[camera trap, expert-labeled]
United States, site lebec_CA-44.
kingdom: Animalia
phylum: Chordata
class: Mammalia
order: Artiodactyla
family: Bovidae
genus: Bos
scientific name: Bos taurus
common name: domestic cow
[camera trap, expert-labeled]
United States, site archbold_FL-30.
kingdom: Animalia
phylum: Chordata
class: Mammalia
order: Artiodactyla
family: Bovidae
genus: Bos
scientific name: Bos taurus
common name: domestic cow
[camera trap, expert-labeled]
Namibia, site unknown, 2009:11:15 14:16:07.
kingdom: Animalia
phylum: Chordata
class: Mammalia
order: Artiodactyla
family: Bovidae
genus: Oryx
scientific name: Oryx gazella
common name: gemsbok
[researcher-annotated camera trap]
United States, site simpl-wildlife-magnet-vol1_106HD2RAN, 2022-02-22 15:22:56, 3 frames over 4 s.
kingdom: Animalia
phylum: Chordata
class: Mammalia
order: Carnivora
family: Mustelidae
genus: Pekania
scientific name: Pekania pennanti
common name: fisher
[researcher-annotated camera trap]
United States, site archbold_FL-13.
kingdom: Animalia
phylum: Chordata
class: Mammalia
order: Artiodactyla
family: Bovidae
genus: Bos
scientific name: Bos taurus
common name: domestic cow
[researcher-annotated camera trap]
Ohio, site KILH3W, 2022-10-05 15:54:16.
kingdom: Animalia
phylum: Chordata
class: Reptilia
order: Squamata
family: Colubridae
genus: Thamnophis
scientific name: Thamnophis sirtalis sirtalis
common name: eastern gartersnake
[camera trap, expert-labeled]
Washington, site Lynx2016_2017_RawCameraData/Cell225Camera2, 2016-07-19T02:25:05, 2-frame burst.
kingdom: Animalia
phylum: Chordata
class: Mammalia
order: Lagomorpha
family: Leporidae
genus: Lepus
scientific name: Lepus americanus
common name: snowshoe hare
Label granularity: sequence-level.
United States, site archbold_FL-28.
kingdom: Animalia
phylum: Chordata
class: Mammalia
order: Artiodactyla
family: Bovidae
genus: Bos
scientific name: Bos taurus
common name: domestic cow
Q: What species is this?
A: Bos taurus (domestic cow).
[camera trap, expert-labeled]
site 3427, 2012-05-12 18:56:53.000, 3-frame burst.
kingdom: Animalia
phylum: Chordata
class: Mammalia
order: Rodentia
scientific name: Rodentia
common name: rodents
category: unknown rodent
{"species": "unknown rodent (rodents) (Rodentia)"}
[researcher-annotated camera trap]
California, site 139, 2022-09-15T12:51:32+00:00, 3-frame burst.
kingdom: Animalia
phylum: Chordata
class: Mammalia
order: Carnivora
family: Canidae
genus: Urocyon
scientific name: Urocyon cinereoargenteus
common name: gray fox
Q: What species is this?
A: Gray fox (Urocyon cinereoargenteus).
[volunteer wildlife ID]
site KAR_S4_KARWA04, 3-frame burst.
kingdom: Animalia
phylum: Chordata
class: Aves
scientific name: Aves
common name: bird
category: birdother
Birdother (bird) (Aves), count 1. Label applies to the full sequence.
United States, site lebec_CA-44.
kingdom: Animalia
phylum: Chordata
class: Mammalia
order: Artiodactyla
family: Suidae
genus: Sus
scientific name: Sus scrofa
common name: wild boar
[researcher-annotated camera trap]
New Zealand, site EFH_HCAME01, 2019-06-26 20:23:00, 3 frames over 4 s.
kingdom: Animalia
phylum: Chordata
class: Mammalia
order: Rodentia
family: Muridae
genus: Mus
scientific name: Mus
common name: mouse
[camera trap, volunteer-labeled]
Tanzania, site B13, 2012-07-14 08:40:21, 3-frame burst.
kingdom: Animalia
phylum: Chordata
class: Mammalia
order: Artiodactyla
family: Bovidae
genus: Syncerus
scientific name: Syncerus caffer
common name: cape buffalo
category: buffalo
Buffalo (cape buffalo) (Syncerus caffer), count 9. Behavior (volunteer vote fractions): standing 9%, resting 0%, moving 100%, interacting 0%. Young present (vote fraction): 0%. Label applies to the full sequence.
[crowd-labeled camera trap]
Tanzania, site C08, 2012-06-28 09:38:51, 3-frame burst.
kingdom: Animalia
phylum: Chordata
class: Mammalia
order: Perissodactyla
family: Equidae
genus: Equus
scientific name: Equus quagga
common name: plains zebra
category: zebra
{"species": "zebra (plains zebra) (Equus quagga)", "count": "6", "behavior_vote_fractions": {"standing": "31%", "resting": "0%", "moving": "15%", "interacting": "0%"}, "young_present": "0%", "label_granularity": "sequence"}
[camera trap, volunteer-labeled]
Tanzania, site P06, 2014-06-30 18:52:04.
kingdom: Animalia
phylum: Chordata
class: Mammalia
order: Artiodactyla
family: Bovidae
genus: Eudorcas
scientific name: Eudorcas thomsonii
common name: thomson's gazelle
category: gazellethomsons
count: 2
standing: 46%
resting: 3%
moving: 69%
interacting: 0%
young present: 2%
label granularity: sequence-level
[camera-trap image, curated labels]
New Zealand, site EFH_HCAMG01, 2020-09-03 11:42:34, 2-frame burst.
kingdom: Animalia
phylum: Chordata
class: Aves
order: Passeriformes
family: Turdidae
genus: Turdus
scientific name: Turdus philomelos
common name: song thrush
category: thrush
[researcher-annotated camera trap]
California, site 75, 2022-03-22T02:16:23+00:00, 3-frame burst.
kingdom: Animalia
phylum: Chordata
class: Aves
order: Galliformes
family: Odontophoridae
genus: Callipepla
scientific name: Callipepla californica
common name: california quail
★ ★ ★
> WORK TASK:
What is needed is an exact restatement of every record above.

> COMPLETED TASK:
[camera trap, expert-labeled]
United States, site lebec_CA-44.
kingdom: Animalia
phylum: Chordata
class: Mammalia
order: Artiodactyla
family: Bovidae
genus: Bos
scientific name: Bos taurus
common name: domestic cow
[camera trap, expert-labeled]
United States, site archbold_FL-30.
kingdom: Animalia
phylum: Chordata
class: Mammalia
order: Artiodactyla
family: Bovidae
genus: Bos
scientific name: Bos taurus
common name: domestic cow
[camera trap, expert-labeled]
Namibia, site unknown, 2009:11:15 14:16:07.
kingdom: Animalia
phylum: Chordata
class: Mammalia
order: Artiodactyla
family: Bovidae
genus: Oryx
scientific name: Oryx gazella
common name: gemsbok
[researcher-annotated camera trap]
United States, site simpl-wildlife-magnet-vol1_106HD2RAN, 2022-02-22 15:22:56, 3 frames over 4 s.
kingdom: Animalia
phylum: Chordata
class: Mammalia
order: Carnivora
family: Mustelidae
genus: Pekania
scientific name: Pekania pennanti
common name: fisher
[researcher-annotated camera trap]
United States, site archbold_FL-13.
kingdom: Animalia
phylum: Chordata
class: Mammalia
order: Artiodactyla
family: Bovidae
genus: Bos
scientific name: Bos taurus
common name: domestic cow
[researcher-annotated camera trap]
Ohio, site KILH3W, 2022-10-05 15:54:16.
kingdom: Animalia
phylum: Chordata
class: Reptilia
order: Squamata
family: Colubridae
genus: Thamnophis
scientific name: Thamnophis sirtalis sirtalis
common name: eastern gartersnake
[camera trap, expert-labeled]
Washington, site Lynx2016_2017_RawCameraData/Cell225Camera2, 2016-07-19T02:25:05, 2-frame burst.
kingdom: Animalia
phylum: Chordata
class: Mammalia
order: Lagomorpha
family: Leporidae
genus: Lepus
scientific name: Lepus americanus
common name: snowshoe hare
Label granularity: sequence-level.
United States, site archbold_FL-28.
kingdom: Animalia
phylum: Chordata
class: Mammalia
order: Artiodactyla
family: Bovidae
genus: Bos
scientific name: Bos taurus
common name: domestic cow
Q: What species is this?
A: Bos taurus (domestic cow).
[camera trap, expert-labeled]
site 3427, 2012-05-12 18:56:53.000, 3-frame burst.
kingdom: Animalia
phylum: Chordata
class: Mammalia
order: Rodentia
scientific name: Rodentia
common name: rodents
category: unknown rodent
{"species": "unknown rodent (rodents) (Rodentia)"}
[researcher-annotated camera trap]
California, site 139, 2022-09-15T12:51:32+00:00, 3-frame burst.
kingdom: Animalia
phylum: Chordata
class: Mammalia
order: Carnivora
family: Canidae
genus: Urocyon
scientific name: Urocyon cinereoargenteus
common name: gray fox
Q: What species is this?
A: Gray fox (Urocyon cinereoargenteus).
[volunteer wildlife ID]
site KAR_S4_KARWA04, 3-frame burst.
kingdom: Animalia
phylum: Chordata
class: Aves
scientific name: Aves
common name: bird
category: birdother
Birdother (bird) (Aves), count 1. Label applies to the full sequence.
United States, site lebec_CA-44.
kingdom: Animalia
phylum: Chordata
class: Mammalia
order: Artiodactyla
family: Suidae
genus: Sus
scientific name: Sus scrofa
common name: wild boar
[researcher-annotated camera trap]
New Zealand, site EFH_HCAME01, 2019-06-26 20:23:00, 3 frames over 4 s.
kingdom: Animalia
phylum: Chordata
class: Mammalia
order: Rodentia
family: Muridae
genus: Mus
scientific name: Mus
common name: mouse
[camera trap, volunteer-labeled]
Tanzania, site B13, 2012-07-14 08:40:21, 3-frame burst.
kingdom: Animalia
phylum: Chordata
class: Mammalia
order: Artiodactyla
family: Bovidae
genus: Syncerus
scientific name: Syncerus caffer
common name: cape buffalo
category: buffalo
Buffalo (cape buffalo) (Syncerus caffer), count 9. Behavior (volunteer vote fractions): standing 9%, resting 0%, moving 100%, interacting 0%. Young present (vote fraction): 0%. Label applies to the full sequence.
[crowd-labeled camera trap]
Tanzania, site C08, 2012-06-28 09:38:51, 3-frame burst.
kingdom: Animalia
phylum: Chordata
class: Mammalia
order: Perissodactyla
family: Equidae
genus: Equus
scientific name: Equus quagga
common name: plains zebra
category: zebra
{"species": "zebra (plains zebra) (Equus quagga)", "count": "6", "behavior_vote_fractions": {"standing": "31%", "resting": "0%", "moving": "15%", "interacting": "0%"}, "young_present": "0%", "label_granularity": "sequence"}
[camera trap, volunteer-labeled]
Tanzania, site P06, 2014-06-30 18:52:04.
kingdom: Animalia
phylum: Chordata
class: Mammalia
order: Artiodactyla
family: Bovidae
genus: Eudorcas
scientific name: Eudorcas thomsonii
common name: thomson's gazelle
category: gazellethomsons
count: 2
standing: 46%
resting: 3%
moving: 69%
interacting: 0%
young present: 2%
label granularity: sequence-level
[camera-trap image, curated labels]
New Zealand, site EFH_HCAMG01, 2020-09-03 11:42:34, 2-frame burst.
kingdom: Animalia
phylum: Chordata
class: Aves
order: Passeriformes
family: Turdidae
genus: Turdus
scientific name: Turdus philomelos
common name: song thrush
category: thrush
[researcher-annotated camera trap]
California, site 75, 2022-03-22T02:16:23+00:00, 3-frame burst.
kingdom: Animalia
phylum: Chordata
class: Aves
order: Galliformes
family: Odontophoridae
genus: Callipepla
scientific name: Callipepla californica
common name: california quail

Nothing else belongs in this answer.